Entries shown

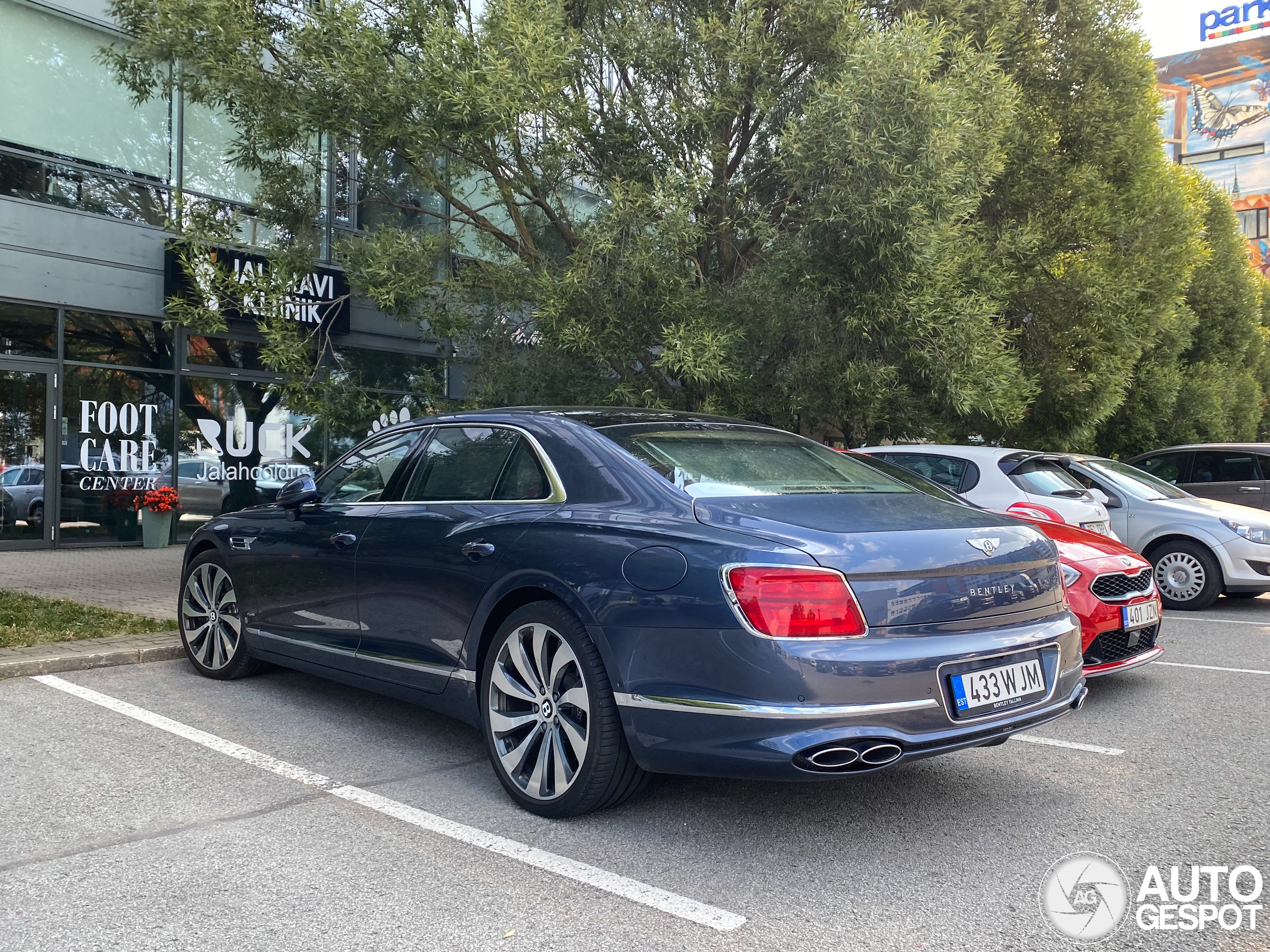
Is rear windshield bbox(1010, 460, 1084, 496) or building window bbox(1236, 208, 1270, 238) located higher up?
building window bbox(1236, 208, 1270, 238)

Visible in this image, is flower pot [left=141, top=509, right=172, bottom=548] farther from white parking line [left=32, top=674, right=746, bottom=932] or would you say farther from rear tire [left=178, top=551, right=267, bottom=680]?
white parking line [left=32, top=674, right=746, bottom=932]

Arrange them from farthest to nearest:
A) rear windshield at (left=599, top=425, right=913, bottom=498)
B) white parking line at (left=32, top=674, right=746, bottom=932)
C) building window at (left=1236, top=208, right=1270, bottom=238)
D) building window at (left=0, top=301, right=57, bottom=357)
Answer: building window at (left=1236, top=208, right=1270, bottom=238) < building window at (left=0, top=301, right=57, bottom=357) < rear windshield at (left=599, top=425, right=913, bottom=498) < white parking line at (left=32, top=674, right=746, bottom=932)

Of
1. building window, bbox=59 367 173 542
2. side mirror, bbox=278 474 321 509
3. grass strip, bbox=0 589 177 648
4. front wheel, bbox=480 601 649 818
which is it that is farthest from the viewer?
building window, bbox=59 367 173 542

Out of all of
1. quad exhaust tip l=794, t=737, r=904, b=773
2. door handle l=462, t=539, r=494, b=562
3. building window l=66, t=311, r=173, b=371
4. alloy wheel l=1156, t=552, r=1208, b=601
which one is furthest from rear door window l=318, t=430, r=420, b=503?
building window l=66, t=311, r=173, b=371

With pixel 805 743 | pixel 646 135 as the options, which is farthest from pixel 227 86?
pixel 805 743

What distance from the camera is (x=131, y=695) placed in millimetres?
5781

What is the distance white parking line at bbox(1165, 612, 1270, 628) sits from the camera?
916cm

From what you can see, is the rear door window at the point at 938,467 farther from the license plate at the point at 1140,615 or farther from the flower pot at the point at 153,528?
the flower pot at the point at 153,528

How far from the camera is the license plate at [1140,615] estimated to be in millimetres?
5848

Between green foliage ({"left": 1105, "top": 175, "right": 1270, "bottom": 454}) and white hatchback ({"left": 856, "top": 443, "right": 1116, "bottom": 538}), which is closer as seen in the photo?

Instruction
Copy every entry exactly as written. Pictures are excluded.

Final result
Is rear windshield bbox(1010, 460, 1084, 496) or building window bbox(1236, 208, 1270, 238) located higher up?
building window bbox(1236, 208, 1270, 238)

Visible in this image, is flower pot [left=141, top=509, right=172, bottom=548] farther from white parking line [left=32, top=674, right=746, bottom=932] or would you say farther from rear tire [left=178, top=551, right=267, bottom=680]?
white parking line [left=32, top=674, right=746, bottom=932]

Arrange them from farthest to nearest:
A) rear windshield at (left=599, top=425, right=913, bottom=498)
B) white parking line at (left=32, top=674, right=746, bottom=932)
C) building window at (left=1236, top=208, right=1270, bottom=238)
D) building window at (left=0, top=301, right=57, bottom=357)
Answer: building window at (left=1236, top=208, right=1270, bottom=238) < building window at (left=0, top=301, right=57, bottom=357) < rear windshield at (left=599, top=425, right=913, bottom=498) < white parking line at (left=32, top=674, right=746, bottom=932)

Of
1. building window, bbox=59 367 173 542
2. side mirror, bbox=278 474 321 509
3. grass strip, bbox=0 589 177 648
4. front wheel, bbox=480 601 649 818
which is it that is farthest from the viewer?
building window, bbox=59 367 173 542

Out of all of
1. quad exhaust tip l=794, t=737, r=904, b=773
2. door handle l=462, t=539, r=494, b=562
3. building window l=66, t=311, r=173, b=371
4. alloy wheel l=1156, t=552, r=1208, b=601
which one is furthest from rear door window l=318, t=430, r=420, b=503?
building window l=66, t=311, r=173, b=371

With pixel 805 743 | pixel 646 135 as the options, which is farthest from pixel 227 86?
pixel 805 743

What distance from the camera is (x=131, y=695) placed in millimetres?
5781

What is the distance white parking line at bbox(1165, 612, 1270, 628) sits from the camera?
916cm

From what you can see, is the rear door window at the point at 938,467 farther from the license plate at the point at 1140,615 or farther from the flower pot at the point at 153,528?
the flower pot at the point at 153,528

How far from the camera is the license plate at [1140,615] estimated to be in millimetres?
5848

Between green foliage ({"left": 1105, "top": 175, "right": 1270, "bottom": 454}) and white hatchback ({"left": 856, "top": 443, "right": 1116, "bottom": 538}), which is closer as seen in the photo?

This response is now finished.